Extract provided ▸
● ● ● ● ●
St Mary's Church is a redundant Anglican church in the hamlet of Lambourn Woodlands in the English county of Berkshire.  It is recorded in the National Heritage List for England as a designated Grade II listed building, and is under the care of the Churches Conservation Trust.  The church stands on the south side of the B4000 road, some  south of Lambourn.

History

The church was built in 1852 and designed by the architect Thomas Talbot Bury, a pupil of Augustus Charles Pugin, in Gothic Revival style.  It was declared redundant on 1 June 1990, and was vested in the Churches Conservation Trust on 24 July 1991.

Architecture

St Mary's is constructed in flint with stone dressings, and has slate roofs.  Its plan is simple, consisting of a three-bay nave, a north aisle and a chancel.  To the north of the west end is an octagonal spire.  There are three two-light windows in Decorated style, and a three-light east window.
● ● ● ● ●
Stored data ▸
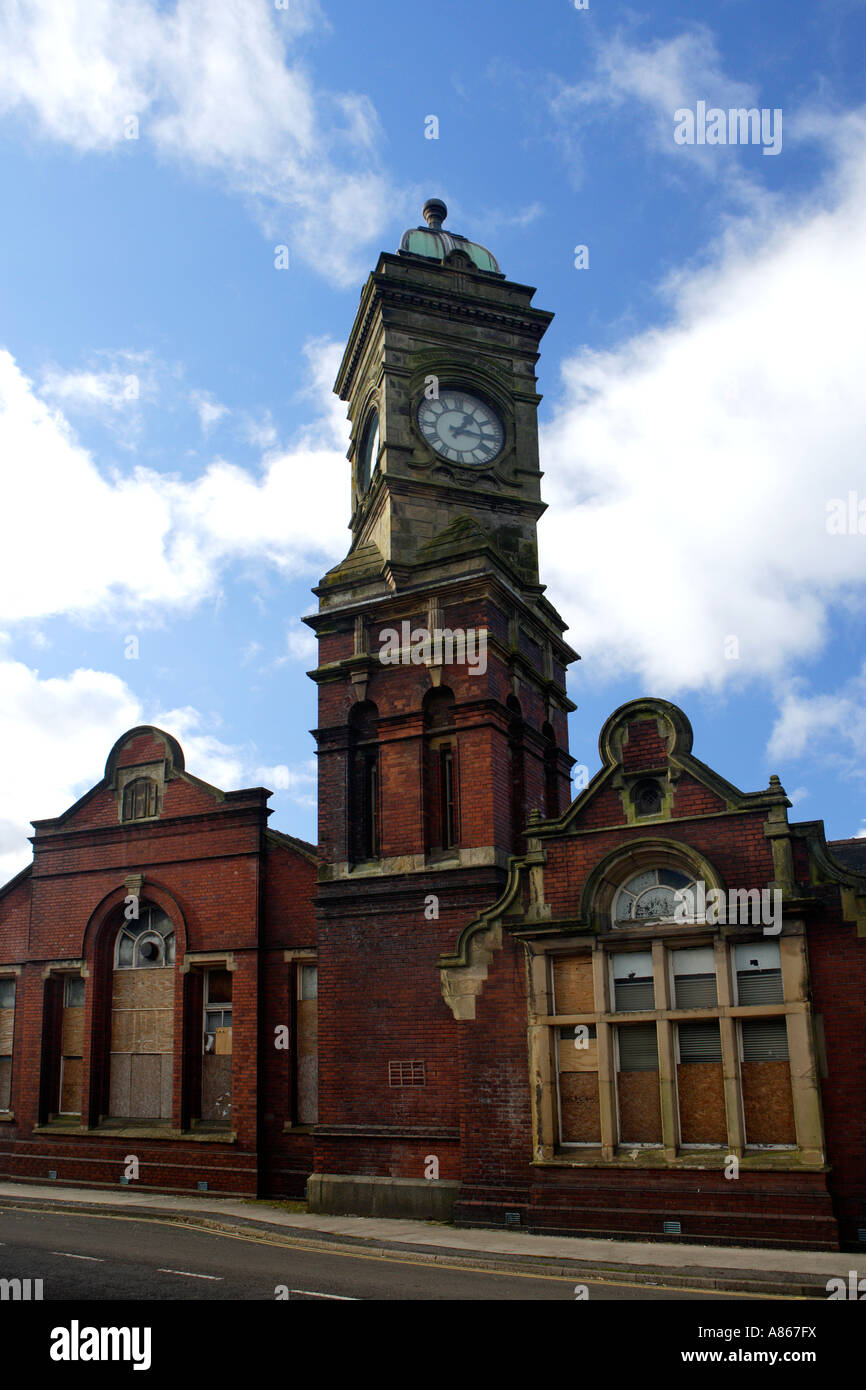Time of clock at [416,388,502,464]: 1:16
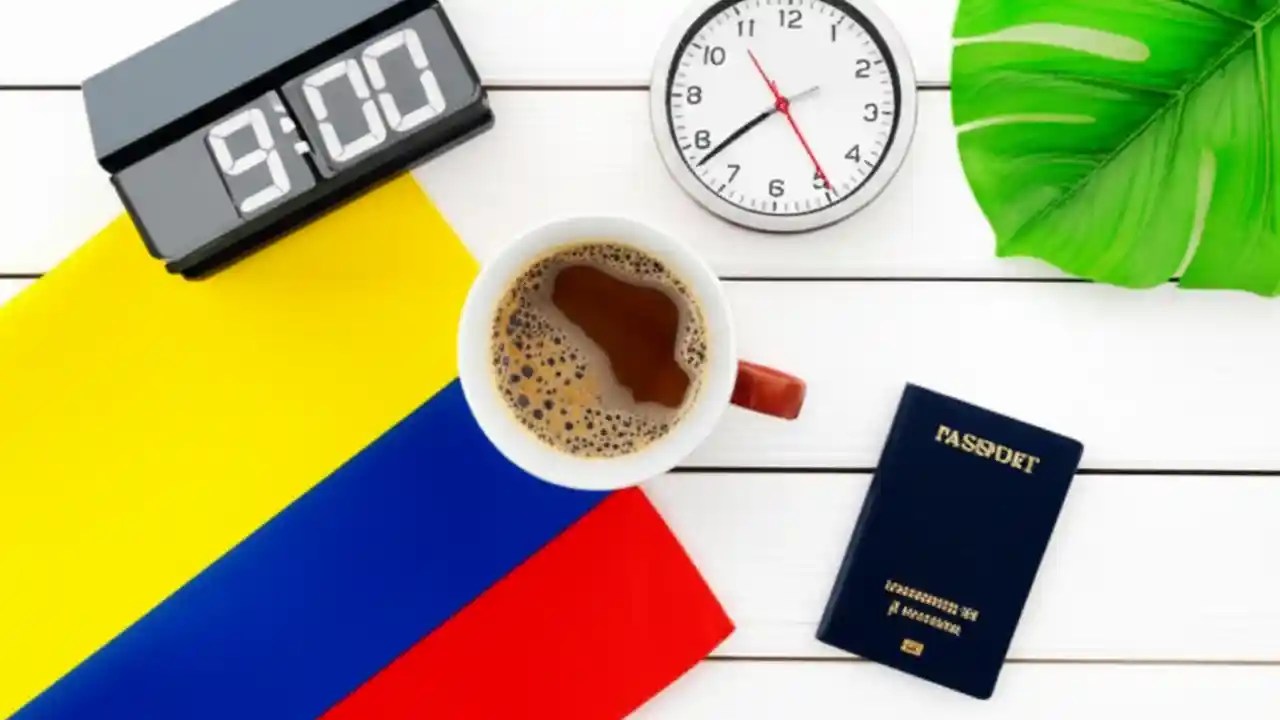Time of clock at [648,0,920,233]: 7:38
● ● ● ● ●
Problems ▸
a. According to the passage on St Mary's Church, which architect designed the building?
b. Repeat the section of the passage on St Mary's Church between "St Mary's Church" and "south of Lambourn.", inclusive.

Written answers ▸
a. Thomas Talbot Bury

b.
St Mary's Church is a redundant Anglican church in the hamlet of Lambourn Woodlands in the English county of Berkshire.  It is recorded in the National Heritage List for England as a designated Grade II listed building, and is under the care of the Churches Conservation Trust.  The church stands on the south side of the B4000 road, some  south of Lambourn.